Malika est le personnage principal du documentaire "143, Rue Du Désert" de Hassen Ferhani, sorti en 2019. En plein désert algérien, dans sa buvette, une femme écrit son histoire. Elle accueille, pour une cigarette, un café ou des oeufs, des routiers, des êtres en errances et des rêves… Elle s’appelle Malika.
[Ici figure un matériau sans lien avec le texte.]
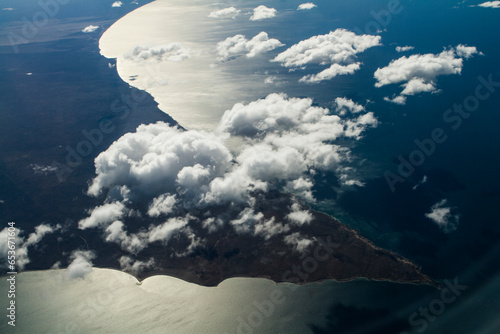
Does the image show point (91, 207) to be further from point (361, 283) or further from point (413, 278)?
point (413, 278)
Seule dans une petite maison blanche au bord de la route nationale 1, la Transsaharienne, qui relie Alger à Tamanrasset en traversant l’immensité du désert, Malika, 74 ans, a ouvert un jour sa porte au réalisateur Hassen Ferhani, venu là en repérage avec son ami Chawki Amari, journaliste à El Watan et auteur du récit Nationale 1 qui relate son périple sur cet axe nord-sud de plus de 2000 kms. La Malika du roman d’Amari, que Ferhani avoue avoir d’abord perçue comme un « fantasme littéraire », prend tout à coup une épaisseur humaine insoupçonnée dans cet environnement naturellement hostile à l’homme. Elle se prête au projet du film comme elle accueille ses clients, avec une économie de gestes et de paroles qui lui donne un peu l’apparence d’un sphynx, impression renforcée par le mystère qui l’entoure et les rares éléments de sa biographie qui suggèrent qu’elle n’est pas originaire de la région, qu’elle a quitté le nord fertile de l’Algérie pour s’installer dans le désert où elle vit avec un chien et un chat.
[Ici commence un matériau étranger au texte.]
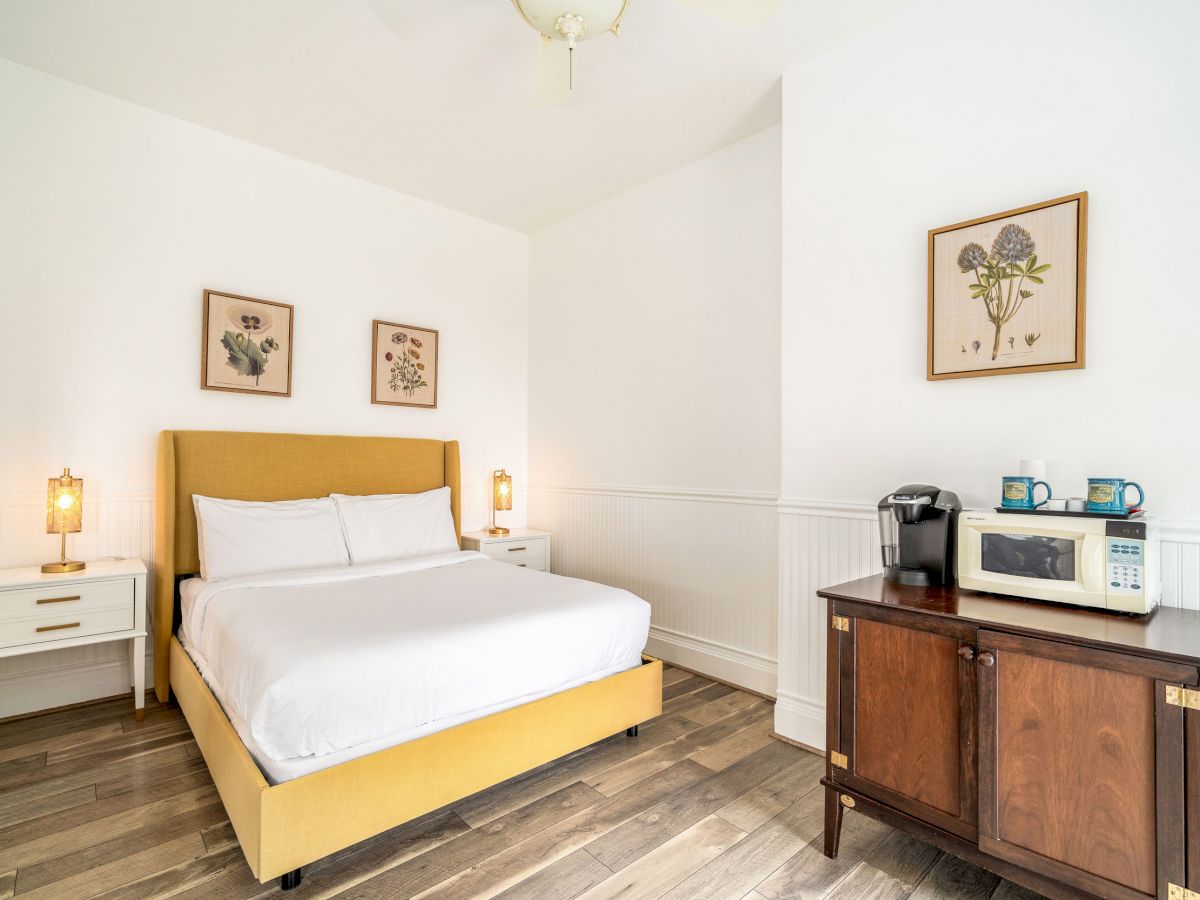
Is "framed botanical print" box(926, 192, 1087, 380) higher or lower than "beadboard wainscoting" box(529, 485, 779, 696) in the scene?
higher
Ferhani, accompagné d’un ingénieur du son, occupe les 20m2 de la maison et filme les murs de torchis, les fauteuils de jardin, le grand frigo et le stock de canettes, la petite table recouverte d’une nappe à fleurs sur laquelle s’accoude Malika et le ou la cliente du moment, qu’elle ausculte du regard et qu’elle caractérisera en deux phrases sans équivoque après son départ. Malgré le côté extrêmement dépouillé et rudimentaire du lieu, toute la société algérienne s’y arrête, routiers principalement mais aussi militaires, religieux, touristes, comme cette femme à moto venue de la lointaine Pologne. Aux scènes captées sur le vif s’ajoutent quelques belles fantaisies de mise en scène, parfois suggérées par Malika, comme la scène de son réveil dans les dunes. Car, si la caméra ne fait que de brèves incursions sur la route balayée par les vents et sur le passage régulier des camions chargés de marchandises, ce hors-champ que l’on devine nourri des mille et une histoires du désert vient puissamment irriguer la vraie vie rêvée de Malika, héroïne de roman et de cinéma.